- _Stored items_
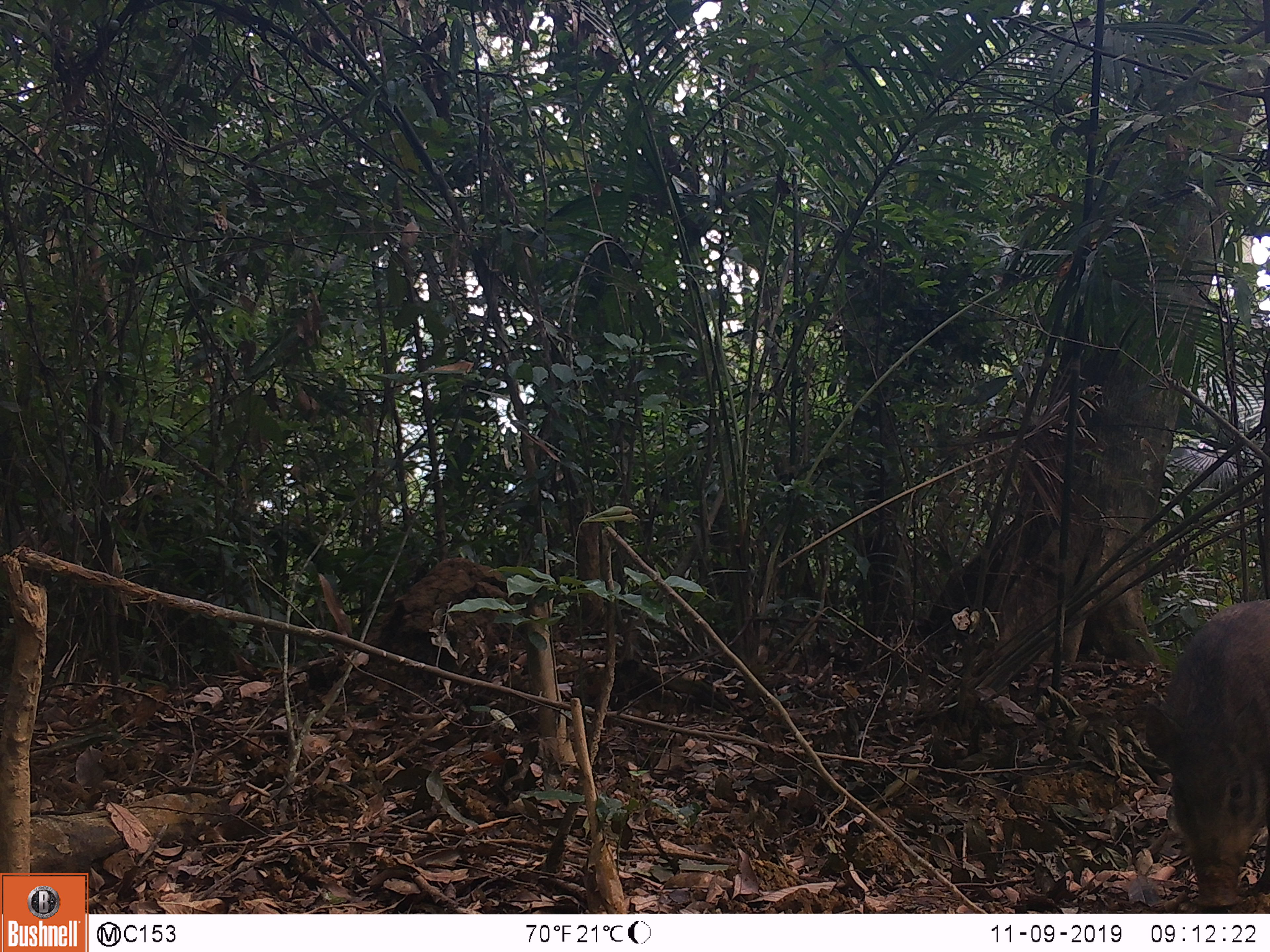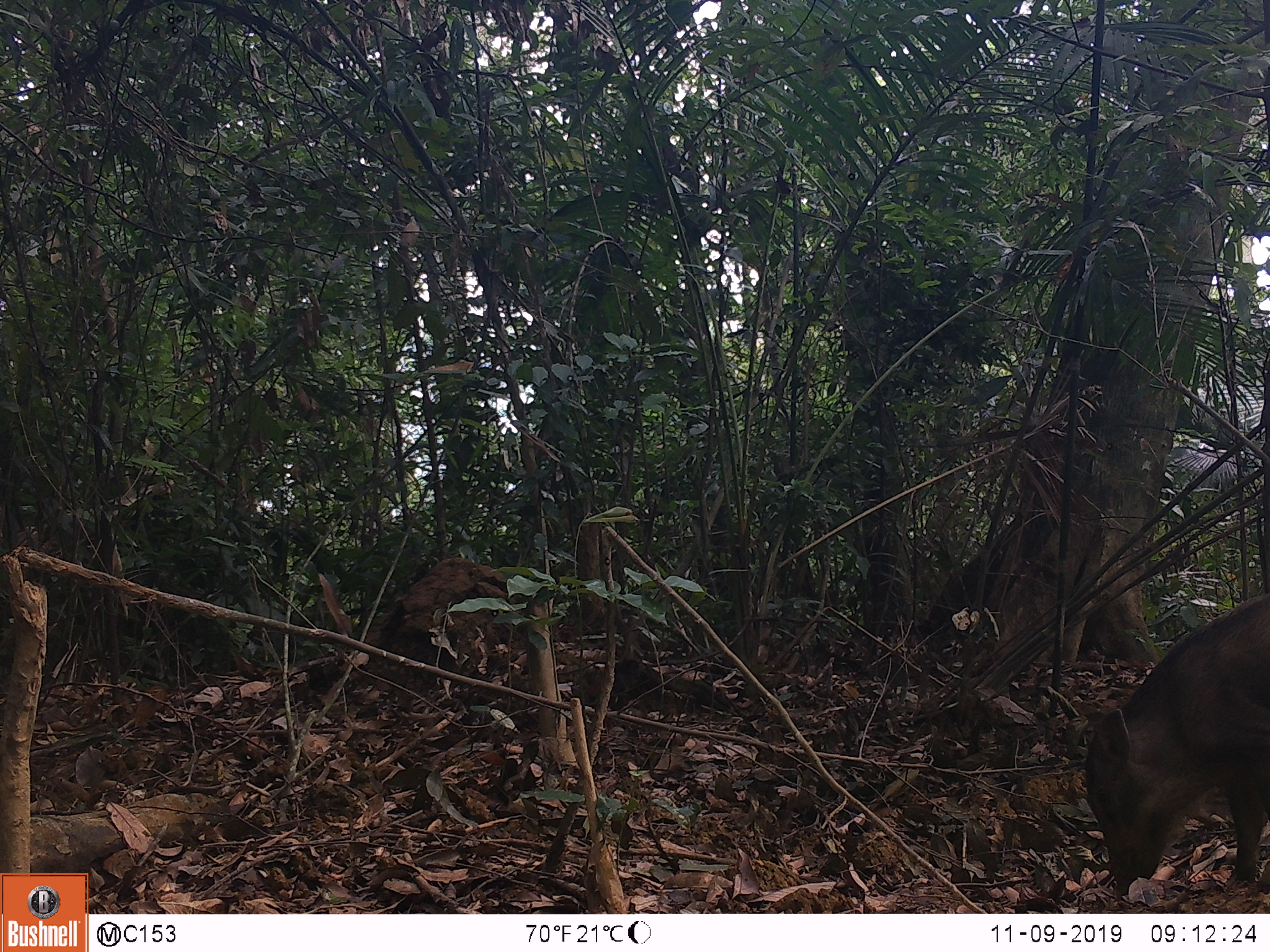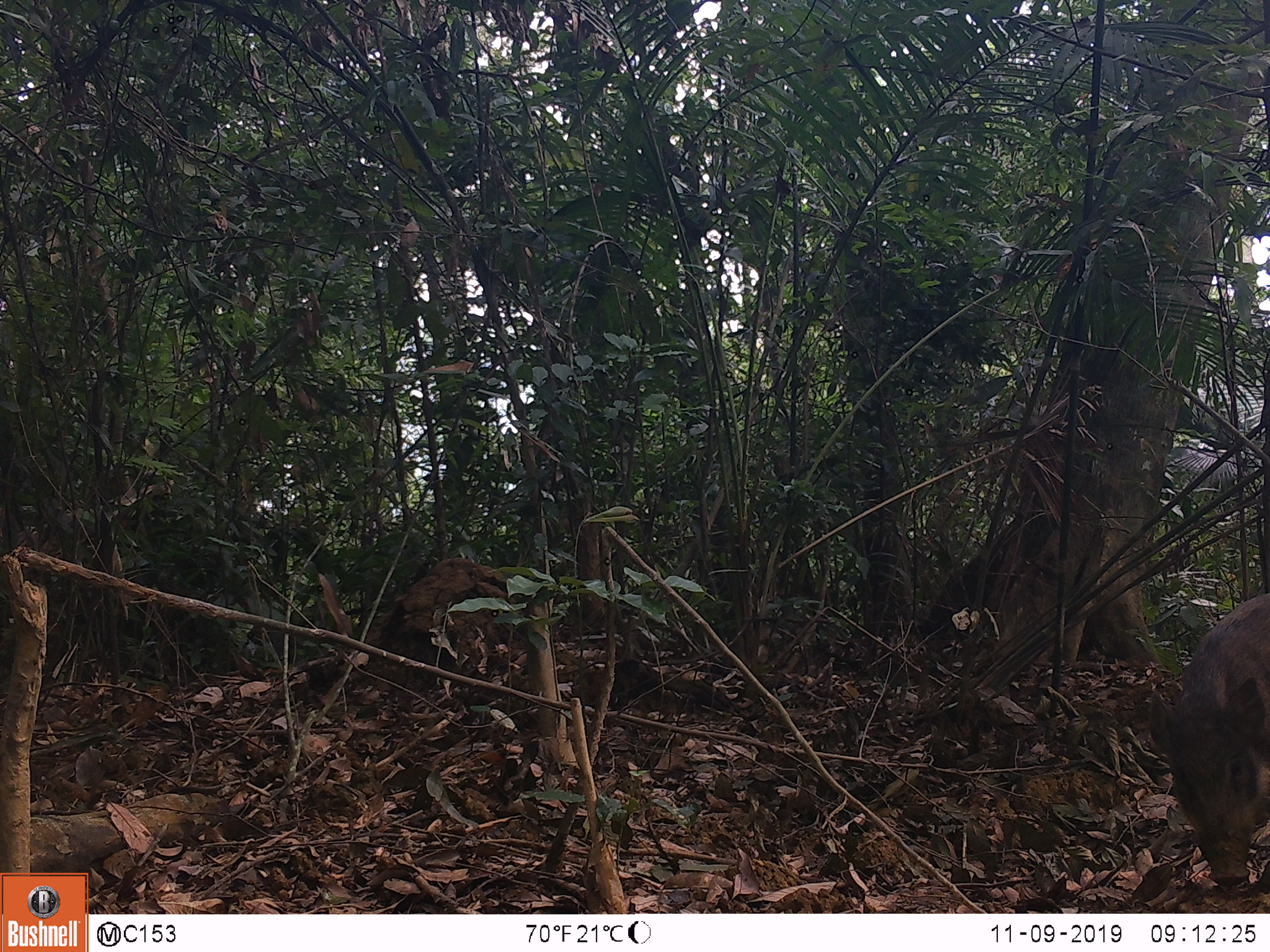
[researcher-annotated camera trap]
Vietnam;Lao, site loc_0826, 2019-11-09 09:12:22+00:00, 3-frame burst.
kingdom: Animalia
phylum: Chordata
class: Mammalia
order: Artiodactyla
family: Suidae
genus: Sus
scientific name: Sus scrofa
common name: eurasian wild pig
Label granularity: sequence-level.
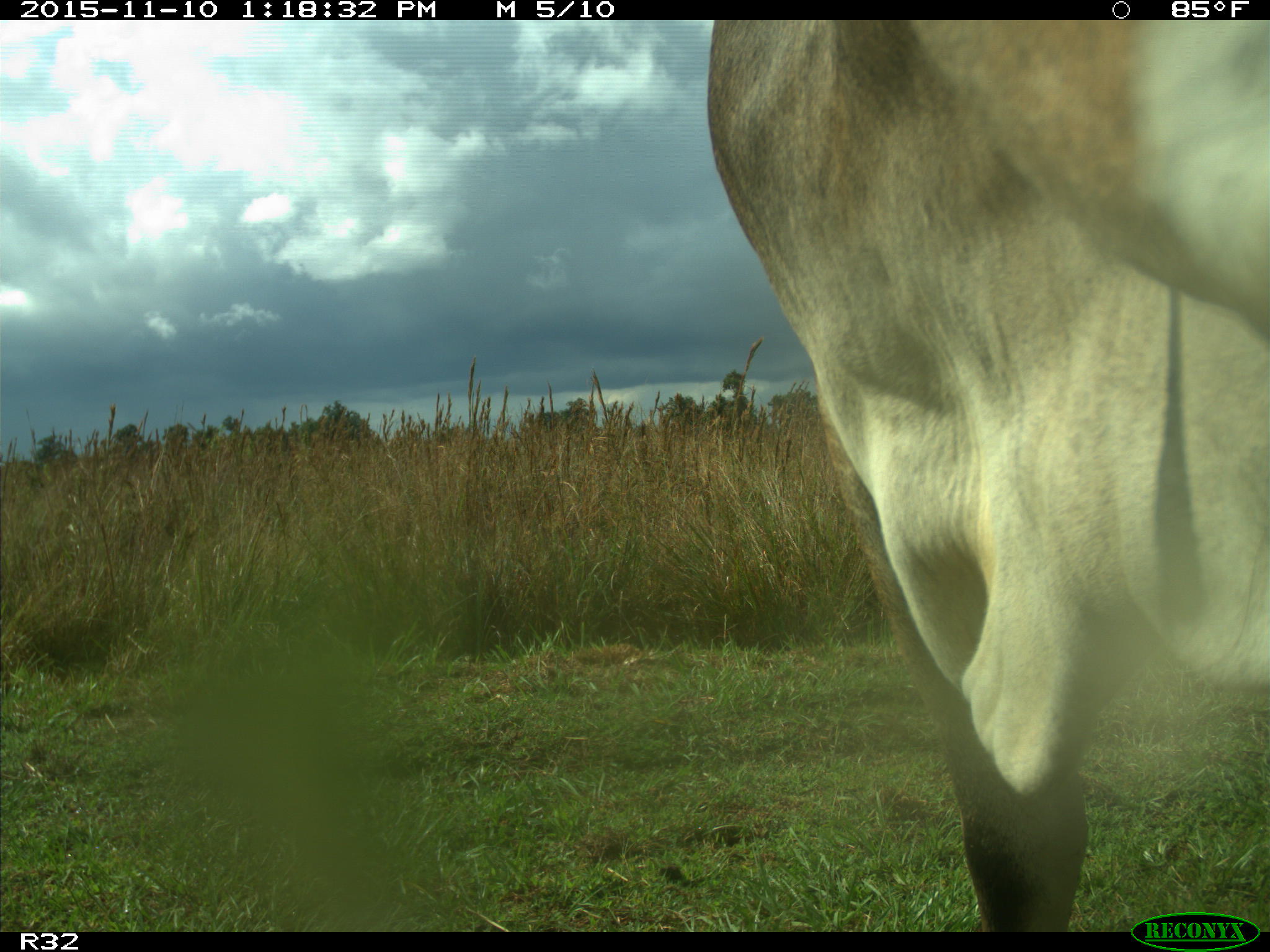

- _Directions for this task_
Your task is to set down every entry exactly, leaving out any picture it contains.

- _Result of the task_
[researcher-annotated camera trap]
Vietnam;Lao, site loc_0826, 2019-11-09 09:12:22+00:00, 3-frame burst.
kingdom: Animalia
phylum: Chordata
class: Mammalia
order: Artiodactyla
family: Suidae
genus: Sus
scientific name: Sus scrofa
common name: eurasian wild pig
Label granularity: sequence-level.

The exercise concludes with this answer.